Barbara Carrellas told me that tonight, this night that Obama won, her next door neighbor put a candle on their doorstep & a white handkerchief on the doorknob: the sign of a safe house during the time of the Underground Railroad.
For years I have had my key in our front door and made a point of not turning my head over my right shoulder so that I would not see the big gaping lack in the sky where the towers stood.
I’ve felt for the past 8 years like that crazy chracter Whoopi Goldberg played on Star Trek, in that one episode where she knew the ship wasn’t supposed to be at war, and that children were supposed to be on board, but weren’t. She kept telling everyone they were in the wrong reality.
We’ve been in the wrong reality for 8 years at least. There is a part of me that wants to go back to that time of outpouring of sympathy from the world we received and just apologize already for having shit on their sympathy with aggression & “the Bush doctrine” of Orwellian, preventative war. I want still for the US to say to the rest of the world that we’re sorry for our bad manners; we were traumatized and stupid and scared and that we’re very, very sorry for not having taken their shows of empathy with grace and thanks.
- - - - -
> [JOBS]
1. Answer these questions about the election-night post:
(a) What did the neighbor place on the doorknob?
(b) Who played the Star Trek character the writer identifies with?
(c) At least how many years does the writer say "we've been in the wrong reality"?
2. Reproduce word for word the stretch of the election-night post from "Barbara Carrellas told" through "the wrong reality.".
- - - - -
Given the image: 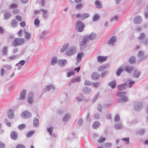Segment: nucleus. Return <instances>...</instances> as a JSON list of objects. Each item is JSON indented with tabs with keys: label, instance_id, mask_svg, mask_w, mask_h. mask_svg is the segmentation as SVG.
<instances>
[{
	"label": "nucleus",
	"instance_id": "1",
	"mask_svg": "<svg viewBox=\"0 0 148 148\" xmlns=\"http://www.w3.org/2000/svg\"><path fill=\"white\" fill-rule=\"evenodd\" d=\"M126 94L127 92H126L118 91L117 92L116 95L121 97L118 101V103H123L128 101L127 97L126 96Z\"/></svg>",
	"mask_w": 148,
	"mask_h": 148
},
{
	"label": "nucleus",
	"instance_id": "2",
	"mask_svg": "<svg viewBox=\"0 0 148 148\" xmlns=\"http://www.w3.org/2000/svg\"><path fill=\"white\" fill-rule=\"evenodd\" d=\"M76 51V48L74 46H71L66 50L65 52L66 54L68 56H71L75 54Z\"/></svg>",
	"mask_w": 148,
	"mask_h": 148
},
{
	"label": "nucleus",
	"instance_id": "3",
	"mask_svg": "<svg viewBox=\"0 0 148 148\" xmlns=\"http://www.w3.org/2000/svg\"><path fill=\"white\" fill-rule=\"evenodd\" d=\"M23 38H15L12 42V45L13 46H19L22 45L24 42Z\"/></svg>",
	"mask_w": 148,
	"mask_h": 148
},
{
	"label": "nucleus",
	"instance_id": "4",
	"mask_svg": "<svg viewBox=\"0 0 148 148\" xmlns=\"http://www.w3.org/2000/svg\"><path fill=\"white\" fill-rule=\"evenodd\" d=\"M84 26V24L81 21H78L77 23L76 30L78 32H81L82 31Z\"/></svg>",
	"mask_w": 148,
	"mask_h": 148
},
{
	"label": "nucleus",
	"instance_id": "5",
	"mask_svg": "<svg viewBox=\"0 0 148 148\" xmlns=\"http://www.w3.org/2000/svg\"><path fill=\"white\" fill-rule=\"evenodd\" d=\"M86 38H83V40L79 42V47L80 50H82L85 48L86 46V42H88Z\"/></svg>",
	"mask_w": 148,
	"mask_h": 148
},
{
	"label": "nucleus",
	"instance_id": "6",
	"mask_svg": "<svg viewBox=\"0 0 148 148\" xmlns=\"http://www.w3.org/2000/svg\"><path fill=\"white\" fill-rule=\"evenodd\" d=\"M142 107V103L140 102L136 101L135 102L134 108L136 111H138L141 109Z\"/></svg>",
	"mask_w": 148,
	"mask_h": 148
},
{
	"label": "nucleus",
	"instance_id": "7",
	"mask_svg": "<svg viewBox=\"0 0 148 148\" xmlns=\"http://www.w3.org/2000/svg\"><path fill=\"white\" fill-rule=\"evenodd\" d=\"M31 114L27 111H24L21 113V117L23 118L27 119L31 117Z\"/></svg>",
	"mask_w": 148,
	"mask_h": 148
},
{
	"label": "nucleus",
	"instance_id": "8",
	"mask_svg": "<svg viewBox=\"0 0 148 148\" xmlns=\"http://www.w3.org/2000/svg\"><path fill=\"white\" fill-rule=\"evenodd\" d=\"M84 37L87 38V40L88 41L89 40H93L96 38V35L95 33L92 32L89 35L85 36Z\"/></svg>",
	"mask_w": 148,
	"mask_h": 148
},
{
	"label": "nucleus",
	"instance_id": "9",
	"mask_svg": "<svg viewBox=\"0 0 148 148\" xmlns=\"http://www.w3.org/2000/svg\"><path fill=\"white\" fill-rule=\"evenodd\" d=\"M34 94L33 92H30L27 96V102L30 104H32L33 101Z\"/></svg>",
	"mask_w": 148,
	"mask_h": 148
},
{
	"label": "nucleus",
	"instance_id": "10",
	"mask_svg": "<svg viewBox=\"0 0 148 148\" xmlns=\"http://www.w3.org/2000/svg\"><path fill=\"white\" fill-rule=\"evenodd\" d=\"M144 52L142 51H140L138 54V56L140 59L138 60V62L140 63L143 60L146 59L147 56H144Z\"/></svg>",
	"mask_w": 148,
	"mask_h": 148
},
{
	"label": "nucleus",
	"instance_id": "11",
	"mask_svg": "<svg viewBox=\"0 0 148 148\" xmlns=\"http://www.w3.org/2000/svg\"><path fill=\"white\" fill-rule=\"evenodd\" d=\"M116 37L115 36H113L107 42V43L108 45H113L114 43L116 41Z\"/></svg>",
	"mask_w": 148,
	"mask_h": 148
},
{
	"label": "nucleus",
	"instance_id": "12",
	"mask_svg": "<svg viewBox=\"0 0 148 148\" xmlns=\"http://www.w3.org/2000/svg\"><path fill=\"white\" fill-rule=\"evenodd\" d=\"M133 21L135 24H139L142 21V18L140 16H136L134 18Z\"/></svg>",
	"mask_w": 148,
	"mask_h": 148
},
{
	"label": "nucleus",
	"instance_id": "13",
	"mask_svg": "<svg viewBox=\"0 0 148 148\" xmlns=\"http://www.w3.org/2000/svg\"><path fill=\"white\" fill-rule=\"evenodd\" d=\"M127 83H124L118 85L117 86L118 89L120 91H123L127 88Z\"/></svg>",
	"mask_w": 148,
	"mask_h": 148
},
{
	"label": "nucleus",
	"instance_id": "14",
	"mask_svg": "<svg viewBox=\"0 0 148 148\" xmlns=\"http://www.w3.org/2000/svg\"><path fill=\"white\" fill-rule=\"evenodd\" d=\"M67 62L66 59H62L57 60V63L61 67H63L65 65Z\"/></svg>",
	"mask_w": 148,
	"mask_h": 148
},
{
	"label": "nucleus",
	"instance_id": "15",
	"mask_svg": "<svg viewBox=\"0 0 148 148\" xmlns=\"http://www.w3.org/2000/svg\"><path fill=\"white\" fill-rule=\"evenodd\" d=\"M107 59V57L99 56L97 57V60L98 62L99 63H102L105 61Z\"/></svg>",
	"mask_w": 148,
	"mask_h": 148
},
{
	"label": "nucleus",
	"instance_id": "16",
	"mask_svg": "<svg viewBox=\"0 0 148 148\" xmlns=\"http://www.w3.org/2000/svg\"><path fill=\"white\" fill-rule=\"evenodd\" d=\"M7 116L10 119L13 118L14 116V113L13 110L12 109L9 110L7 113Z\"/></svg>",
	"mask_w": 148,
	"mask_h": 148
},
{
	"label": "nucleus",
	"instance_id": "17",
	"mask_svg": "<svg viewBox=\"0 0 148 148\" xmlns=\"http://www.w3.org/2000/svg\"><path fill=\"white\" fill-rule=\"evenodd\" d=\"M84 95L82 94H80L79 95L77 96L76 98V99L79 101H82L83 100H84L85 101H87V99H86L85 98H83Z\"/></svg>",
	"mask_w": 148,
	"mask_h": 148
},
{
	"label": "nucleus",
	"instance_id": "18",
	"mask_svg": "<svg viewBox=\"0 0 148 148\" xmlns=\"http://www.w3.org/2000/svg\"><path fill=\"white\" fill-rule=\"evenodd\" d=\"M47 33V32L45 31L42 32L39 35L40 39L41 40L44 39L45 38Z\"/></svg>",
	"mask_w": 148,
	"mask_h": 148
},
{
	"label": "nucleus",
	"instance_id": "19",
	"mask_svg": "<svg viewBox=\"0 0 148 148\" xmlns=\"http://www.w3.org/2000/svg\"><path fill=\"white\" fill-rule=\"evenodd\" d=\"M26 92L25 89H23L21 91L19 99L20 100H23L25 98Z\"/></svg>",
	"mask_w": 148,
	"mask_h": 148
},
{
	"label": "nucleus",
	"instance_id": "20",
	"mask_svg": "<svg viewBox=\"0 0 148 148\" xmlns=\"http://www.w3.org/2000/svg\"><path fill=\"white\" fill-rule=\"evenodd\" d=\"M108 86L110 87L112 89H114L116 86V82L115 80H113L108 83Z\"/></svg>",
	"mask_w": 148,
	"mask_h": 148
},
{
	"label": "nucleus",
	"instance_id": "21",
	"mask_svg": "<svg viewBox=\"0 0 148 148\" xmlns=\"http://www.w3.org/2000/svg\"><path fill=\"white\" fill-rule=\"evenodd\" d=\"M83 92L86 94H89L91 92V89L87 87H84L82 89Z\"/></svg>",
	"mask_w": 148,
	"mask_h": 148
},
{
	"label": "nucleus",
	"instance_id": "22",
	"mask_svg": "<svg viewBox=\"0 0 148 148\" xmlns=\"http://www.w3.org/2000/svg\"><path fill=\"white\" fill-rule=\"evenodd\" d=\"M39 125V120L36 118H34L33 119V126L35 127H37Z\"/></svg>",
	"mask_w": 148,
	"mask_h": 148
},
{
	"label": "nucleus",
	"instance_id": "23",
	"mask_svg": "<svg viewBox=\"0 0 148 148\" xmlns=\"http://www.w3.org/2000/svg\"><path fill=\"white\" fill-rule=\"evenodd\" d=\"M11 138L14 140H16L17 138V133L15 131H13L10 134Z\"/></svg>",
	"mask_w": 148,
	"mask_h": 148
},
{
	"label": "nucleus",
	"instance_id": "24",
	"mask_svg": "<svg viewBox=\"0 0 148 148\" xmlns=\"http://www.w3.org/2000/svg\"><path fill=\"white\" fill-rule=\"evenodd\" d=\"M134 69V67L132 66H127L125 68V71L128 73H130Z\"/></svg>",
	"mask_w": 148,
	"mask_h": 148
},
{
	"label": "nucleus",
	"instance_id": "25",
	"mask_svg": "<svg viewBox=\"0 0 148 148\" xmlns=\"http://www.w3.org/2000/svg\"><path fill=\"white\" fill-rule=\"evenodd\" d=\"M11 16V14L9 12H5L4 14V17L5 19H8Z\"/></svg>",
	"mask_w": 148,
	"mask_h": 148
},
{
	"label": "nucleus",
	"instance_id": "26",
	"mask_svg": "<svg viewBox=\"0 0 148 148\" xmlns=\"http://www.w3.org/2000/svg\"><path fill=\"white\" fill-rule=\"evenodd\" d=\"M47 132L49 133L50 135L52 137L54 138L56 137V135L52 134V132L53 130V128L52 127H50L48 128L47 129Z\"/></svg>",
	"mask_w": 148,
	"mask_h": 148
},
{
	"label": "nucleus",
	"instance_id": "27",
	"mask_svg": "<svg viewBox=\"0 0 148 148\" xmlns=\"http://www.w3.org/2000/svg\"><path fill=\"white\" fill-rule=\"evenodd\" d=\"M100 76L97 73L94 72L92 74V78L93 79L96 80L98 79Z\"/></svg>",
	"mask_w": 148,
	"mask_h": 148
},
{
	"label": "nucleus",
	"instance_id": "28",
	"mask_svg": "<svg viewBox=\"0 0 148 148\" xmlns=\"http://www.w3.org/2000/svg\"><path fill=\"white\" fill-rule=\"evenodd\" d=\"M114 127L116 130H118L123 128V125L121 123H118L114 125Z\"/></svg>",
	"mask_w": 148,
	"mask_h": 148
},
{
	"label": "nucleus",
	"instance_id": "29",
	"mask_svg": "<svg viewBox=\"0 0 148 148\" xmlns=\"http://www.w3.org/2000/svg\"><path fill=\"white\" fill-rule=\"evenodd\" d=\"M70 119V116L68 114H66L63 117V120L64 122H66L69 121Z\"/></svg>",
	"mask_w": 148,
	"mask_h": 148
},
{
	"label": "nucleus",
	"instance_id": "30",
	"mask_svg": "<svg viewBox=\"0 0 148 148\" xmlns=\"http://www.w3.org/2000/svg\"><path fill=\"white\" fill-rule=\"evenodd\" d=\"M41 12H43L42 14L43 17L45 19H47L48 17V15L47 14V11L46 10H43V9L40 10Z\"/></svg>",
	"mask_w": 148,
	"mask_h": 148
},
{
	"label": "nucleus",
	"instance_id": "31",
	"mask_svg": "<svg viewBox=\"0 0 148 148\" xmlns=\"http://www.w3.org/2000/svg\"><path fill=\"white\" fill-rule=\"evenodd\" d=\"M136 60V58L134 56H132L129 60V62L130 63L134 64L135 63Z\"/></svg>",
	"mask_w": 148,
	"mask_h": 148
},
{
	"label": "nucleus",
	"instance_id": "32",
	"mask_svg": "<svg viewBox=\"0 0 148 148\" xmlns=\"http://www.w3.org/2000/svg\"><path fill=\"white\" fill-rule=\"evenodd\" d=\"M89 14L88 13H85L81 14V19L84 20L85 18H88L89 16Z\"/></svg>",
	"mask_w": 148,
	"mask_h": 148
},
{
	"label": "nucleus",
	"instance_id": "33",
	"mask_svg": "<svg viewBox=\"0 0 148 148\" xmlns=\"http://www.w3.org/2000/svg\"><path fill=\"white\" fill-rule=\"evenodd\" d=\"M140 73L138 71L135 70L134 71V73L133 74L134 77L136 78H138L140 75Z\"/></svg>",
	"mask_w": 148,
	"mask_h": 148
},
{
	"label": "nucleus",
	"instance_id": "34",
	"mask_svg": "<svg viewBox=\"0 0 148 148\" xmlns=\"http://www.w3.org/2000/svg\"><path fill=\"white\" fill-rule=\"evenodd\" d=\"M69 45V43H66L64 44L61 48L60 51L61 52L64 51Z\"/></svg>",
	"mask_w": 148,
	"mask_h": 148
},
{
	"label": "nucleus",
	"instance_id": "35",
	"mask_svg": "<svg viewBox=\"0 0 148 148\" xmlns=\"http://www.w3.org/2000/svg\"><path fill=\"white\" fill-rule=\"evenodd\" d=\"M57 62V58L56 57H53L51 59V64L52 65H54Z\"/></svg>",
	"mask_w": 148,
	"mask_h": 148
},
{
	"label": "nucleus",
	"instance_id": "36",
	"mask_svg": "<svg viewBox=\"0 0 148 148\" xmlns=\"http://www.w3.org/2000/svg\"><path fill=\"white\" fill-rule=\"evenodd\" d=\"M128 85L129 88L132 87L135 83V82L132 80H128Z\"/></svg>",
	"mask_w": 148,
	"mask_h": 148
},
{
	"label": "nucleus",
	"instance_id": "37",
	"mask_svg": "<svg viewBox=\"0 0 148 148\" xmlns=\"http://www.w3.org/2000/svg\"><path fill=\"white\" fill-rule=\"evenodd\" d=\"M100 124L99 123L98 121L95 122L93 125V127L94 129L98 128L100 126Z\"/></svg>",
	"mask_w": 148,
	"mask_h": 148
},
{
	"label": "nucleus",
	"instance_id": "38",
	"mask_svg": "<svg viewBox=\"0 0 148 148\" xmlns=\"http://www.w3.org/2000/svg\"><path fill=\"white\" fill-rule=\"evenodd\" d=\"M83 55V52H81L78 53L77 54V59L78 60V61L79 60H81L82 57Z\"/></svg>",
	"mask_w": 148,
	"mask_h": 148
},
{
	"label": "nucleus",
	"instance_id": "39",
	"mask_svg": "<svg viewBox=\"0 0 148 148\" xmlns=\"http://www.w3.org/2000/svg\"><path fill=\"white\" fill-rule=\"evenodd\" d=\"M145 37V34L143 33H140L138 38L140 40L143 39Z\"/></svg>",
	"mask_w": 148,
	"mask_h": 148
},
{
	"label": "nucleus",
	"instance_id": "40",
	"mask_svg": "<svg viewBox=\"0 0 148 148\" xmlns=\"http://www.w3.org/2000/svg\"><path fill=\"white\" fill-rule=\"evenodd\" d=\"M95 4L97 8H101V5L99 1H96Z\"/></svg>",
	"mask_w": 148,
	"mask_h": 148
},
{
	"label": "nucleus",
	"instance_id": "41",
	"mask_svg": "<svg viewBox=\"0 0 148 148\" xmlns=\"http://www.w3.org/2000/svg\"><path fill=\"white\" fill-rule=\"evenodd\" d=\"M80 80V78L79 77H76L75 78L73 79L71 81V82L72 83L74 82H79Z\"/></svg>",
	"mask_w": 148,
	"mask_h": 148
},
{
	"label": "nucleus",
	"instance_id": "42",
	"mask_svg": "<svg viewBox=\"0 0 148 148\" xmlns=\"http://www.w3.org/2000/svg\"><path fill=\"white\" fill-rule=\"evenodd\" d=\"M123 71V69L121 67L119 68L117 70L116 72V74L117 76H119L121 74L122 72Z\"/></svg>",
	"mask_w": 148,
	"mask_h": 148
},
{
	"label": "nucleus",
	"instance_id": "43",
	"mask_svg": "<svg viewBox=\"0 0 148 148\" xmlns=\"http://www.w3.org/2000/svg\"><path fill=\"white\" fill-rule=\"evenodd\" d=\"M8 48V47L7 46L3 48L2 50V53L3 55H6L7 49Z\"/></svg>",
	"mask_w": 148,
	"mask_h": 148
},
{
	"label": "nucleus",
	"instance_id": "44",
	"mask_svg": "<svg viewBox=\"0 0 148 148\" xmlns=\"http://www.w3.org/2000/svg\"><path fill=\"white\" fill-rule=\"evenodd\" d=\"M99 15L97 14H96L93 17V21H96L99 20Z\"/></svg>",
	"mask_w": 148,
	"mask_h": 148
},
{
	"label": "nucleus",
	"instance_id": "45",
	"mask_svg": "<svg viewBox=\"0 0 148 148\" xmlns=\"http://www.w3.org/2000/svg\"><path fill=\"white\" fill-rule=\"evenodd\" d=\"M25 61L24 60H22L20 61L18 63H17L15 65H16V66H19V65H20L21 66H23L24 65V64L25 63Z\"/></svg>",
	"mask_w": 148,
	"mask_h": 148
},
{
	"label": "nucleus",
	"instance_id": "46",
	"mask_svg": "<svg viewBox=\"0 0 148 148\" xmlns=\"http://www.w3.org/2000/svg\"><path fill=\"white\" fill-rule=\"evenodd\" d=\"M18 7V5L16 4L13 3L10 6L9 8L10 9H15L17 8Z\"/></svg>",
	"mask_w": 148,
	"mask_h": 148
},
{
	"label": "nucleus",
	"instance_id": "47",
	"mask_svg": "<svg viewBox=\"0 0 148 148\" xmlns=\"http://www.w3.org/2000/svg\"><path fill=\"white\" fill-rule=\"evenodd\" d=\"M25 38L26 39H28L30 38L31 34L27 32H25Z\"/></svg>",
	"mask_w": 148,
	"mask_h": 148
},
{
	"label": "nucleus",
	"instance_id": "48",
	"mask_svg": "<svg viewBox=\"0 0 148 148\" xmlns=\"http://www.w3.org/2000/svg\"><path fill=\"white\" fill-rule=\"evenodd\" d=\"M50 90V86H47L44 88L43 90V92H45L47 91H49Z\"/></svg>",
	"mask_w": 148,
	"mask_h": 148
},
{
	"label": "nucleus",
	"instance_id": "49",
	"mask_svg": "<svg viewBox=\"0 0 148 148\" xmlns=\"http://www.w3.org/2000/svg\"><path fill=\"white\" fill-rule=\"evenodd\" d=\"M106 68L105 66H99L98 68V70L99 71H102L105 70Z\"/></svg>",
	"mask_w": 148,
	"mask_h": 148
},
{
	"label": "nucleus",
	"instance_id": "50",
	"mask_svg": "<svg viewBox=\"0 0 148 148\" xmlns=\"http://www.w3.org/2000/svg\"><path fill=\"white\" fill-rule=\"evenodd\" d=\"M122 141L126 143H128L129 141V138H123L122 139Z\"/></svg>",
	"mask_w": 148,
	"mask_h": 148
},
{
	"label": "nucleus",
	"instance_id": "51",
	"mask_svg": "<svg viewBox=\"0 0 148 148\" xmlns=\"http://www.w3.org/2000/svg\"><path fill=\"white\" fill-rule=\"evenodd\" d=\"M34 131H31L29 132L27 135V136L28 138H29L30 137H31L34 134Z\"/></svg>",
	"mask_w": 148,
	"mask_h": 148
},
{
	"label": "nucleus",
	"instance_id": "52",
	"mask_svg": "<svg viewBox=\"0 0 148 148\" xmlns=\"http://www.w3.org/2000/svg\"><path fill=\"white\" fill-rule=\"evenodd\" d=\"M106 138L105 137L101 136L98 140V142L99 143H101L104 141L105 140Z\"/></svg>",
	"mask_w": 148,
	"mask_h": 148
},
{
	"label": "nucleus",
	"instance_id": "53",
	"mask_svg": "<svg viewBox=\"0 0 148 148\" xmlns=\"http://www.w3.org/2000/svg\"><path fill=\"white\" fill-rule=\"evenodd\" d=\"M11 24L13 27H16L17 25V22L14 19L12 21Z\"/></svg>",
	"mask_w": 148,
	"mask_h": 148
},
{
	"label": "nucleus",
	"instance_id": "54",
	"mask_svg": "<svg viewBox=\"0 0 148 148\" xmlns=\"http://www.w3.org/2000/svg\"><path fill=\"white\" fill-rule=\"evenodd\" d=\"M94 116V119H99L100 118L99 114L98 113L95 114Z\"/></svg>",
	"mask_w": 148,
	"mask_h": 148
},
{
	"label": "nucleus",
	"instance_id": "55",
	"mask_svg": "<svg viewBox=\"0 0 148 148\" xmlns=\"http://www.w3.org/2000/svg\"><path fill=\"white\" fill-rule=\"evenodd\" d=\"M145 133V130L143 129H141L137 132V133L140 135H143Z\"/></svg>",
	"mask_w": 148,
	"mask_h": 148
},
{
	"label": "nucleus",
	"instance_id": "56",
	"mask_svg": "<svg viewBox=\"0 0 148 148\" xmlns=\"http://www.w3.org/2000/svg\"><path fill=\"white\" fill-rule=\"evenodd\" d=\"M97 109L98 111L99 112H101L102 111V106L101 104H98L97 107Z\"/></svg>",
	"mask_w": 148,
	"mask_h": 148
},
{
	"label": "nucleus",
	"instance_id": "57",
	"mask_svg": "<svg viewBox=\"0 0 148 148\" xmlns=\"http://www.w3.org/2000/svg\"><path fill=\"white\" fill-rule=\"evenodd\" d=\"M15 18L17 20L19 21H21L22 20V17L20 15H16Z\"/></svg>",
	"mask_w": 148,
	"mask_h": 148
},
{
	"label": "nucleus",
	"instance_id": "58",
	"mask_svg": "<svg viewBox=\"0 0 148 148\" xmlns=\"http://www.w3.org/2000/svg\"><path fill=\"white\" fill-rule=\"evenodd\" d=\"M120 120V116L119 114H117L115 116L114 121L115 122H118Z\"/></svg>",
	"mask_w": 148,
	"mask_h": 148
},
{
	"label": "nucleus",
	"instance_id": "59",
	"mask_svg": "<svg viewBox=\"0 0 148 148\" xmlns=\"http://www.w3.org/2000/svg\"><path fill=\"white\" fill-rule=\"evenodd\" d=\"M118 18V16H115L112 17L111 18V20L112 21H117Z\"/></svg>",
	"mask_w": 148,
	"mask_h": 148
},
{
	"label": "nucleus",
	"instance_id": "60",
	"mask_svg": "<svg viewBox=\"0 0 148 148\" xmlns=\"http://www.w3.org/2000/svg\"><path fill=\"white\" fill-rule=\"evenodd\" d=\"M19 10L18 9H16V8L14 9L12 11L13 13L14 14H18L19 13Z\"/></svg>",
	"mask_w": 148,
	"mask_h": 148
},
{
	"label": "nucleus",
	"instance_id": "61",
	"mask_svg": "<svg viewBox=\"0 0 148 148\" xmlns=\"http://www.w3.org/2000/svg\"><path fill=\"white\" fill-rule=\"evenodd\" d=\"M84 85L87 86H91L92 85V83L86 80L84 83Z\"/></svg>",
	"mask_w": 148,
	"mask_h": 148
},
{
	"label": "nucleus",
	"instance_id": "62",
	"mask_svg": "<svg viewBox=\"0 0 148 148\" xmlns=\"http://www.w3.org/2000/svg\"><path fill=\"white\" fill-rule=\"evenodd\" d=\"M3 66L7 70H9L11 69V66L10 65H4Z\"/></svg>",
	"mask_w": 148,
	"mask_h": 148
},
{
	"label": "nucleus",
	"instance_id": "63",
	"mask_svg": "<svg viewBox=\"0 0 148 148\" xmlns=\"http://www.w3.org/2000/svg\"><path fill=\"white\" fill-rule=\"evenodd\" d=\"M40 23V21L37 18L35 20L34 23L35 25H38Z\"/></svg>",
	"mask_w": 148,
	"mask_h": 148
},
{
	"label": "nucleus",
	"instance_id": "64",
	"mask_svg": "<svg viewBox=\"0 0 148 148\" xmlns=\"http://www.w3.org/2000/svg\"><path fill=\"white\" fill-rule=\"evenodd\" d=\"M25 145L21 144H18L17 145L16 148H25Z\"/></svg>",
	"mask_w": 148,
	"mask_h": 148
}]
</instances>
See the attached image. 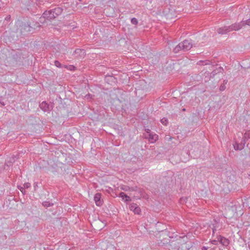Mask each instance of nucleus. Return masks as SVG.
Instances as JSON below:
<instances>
- - - - -
> [WORKED ANSWERS]
1.
(a) A white handkerchief.
(b) Whoopi Goldberg.
(c) 8 years.

2.
Barbara Carrellas told me that tonight, this night that Obama won, her next door neighbor put a candle on their doorstep & a white handkerchief on the doorknob: the sign of a safe house during the time of the Underground Railroad.
For years I have had my key in our front door and made a point of not turning my head over my right shoulder so that I would not see the big gaping lack in the sky where the towers stood.
I’ve felt for the past 8 years like that crazy chracter Whoopi Goldberg played on Star Trek, in that one episode where she knew the ship wasn’t supposed to be at war, and that children were supposed to be on board, but weren’t. She kept telling everyone they were in the wrong reality.